Oops, more compiler errors. “Could not find an overload for ‘+=’ that accepts the supplied arguments” again.

This is because not all objects have a += operator, so if you tried to use it with one of those, it wouldn’t work. Unlike in C++ templates, where you wouldn’t get a compiler error4 unless you tried to use incf with a type that was missing a +=, Swift requires you to restrict your types up-front.

The way you ensure a type will support the necessary member functions is by using Type Constraints. These are protocols you append to your generic type. For example, if you wanted to write a generic less_than function, you could use the Comparable type:

func less_than<T: Comparable>(lhs: T, rhs: T) -> Bool {
    return lhs < rhs
}

Only classes that implement the Comparable protocol can be used with the less_than function, and because they impelement this protocol they’re guaranteed to have a < operator.

The Swift standard library only defines 3 protols so far – Equatable, Comparable and Printable.5 They don't cover what we need, so we'll define our own. Let's call it, uhmm, Addable.

protocol Addable {
    @assignment func += (inout left: Self, right: Self)
}

Then, we need to declare that Int and Float support Addable by extending them with the new protocol:

  extension Int: Addable { }
  extension Float: Addable { }

Finally, let's try our generic function with the new constraint:

func foo<T: Addable>(var n: T) -> (T) -> T {
  return { n += $0; return n }
}

Now, if you pass in a Float to foo, it works.6. In fact, if you tag any type that implements += it will work for that type too. Try it with String.

Anyway, with this requirement covered, hopefully we can add Swift to the pantheon of powerful languages. Maybe one day they'll take new submissions to the page!

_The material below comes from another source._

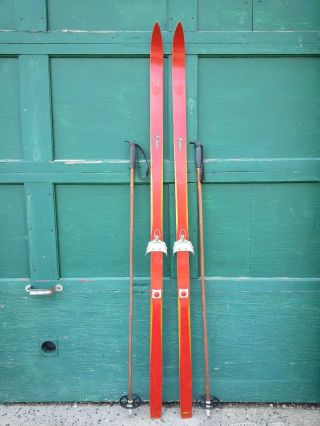 A Very Interesting Vintage Wooden 75 " Long Skis With Red Finish And Poles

  1. These pages tell a story. First he was all hey guys, let’s get all the examples, this is cool! Then he’s like, no you numbskulls, read the problem, that’s not what it says! Eventually he gives up and tells people to stop emailing him. 
  2. Strictly speaking what we’ll implement still doesn’t cover this requirement, because the quote and the example following it implies it needs to be able to switch dynamically between integers and floating point halfway through. Read the next part for a solution to this. 
  3. I love generics. But then the first language they taught me in college was Ada, and after that I spent years in the C++ mines, so it’s not surprising. 
  4. The compiler error will be about 10 lines long and will fill you with hopeless despair. Concepts, something similar to Swift’s protocol constraints, didn’t make it into C++11. 
  5. They don't define Assignable. I guess that's considered so fundamental you can take it as a given. Presumably they're going to add a lot more standard protocols to the library over time, so keep an eye on that page. There are several more implemented but not yet documented – to see them, type import Swift into playground, and command-click it. 
  6. I was pretty amazed when it did the first time I tried this.